BEGIN SUPPLIED DATA

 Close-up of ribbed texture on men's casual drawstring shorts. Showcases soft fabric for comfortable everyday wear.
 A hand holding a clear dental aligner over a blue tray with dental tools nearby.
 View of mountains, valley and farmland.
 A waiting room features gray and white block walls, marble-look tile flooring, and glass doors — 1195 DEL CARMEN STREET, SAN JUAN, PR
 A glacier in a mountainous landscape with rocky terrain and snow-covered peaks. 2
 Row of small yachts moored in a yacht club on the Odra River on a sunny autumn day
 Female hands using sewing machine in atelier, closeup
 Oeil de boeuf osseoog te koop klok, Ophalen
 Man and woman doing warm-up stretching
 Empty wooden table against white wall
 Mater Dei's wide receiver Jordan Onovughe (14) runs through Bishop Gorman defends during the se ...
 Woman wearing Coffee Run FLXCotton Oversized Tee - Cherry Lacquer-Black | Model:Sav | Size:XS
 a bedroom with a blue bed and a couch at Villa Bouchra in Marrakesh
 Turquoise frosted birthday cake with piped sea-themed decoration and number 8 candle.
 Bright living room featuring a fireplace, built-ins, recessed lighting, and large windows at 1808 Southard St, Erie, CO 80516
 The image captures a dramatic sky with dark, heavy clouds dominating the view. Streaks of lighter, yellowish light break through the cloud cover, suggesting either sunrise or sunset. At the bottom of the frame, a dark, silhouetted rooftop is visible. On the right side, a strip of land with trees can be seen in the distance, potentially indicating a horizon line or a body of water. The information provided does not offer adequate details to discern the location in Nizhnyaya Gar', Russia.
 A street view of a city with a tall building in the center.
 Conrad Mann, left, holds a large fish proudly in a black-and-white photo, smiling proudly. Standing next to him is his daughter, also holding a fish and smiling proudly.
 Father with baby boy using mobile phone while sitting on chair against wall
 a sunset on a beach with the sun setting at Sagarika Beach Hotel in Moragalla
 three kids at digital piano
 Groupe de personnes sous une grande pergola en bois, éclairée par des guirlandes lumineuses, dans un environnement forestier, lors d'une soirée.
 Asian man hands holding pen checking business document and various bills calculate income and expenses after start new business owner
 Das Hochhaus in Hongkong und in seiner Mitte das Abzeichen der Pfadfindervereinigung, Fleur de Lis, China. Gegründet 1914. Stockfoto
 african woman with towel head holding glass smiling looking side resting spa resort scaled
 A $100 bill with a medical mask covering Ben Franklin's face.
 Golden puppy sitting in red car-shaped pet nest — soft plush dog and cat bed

END SUPPLIED DATA

TASK DETAILS: Stopping at the line containing "a bedroom with", please repeat exactly every line from the very start of the entries, that line included, and nothing more.

SOLUTION:
 Close-up of ribbed texture on men's casual drawstring shorts. Showcases soft fabric for comfortable everyday wear.
 A hand holding a clear dental aligner over a blue tray with dental tools nearby.
 View of mountains, valley and farmland.
 A waiting room features gray and white block walls, marble-look tile flooring, and glass doors — 1195 DEL CARMEN STREET, SAN JUAN, PR
 A glacier in a mountainous landscape with rocky terrain and snow-covered peaks. 2
 Row of small yachts moored in a yacht club on the Odra River on a sunny autumn day
 Female hands using sewing machine in atelier, closeup
 Oeil de boeuf osseoog te koop klok, Ophalen
 Man and woman doing warm-up stretching
 Empty wooden table against white wall
 Mater Dei's wide receiver Jordan Onovughe (14) runs through Bishop Gorman defends during the se ...
 Woman wearing Coffee Run FLXCotton Oversized Tee - Cherry Lacquer-Black | Model:Sav | Size:XS
 a bedroom with a blue bed and a couch at Villa Bouchra in Marrakesh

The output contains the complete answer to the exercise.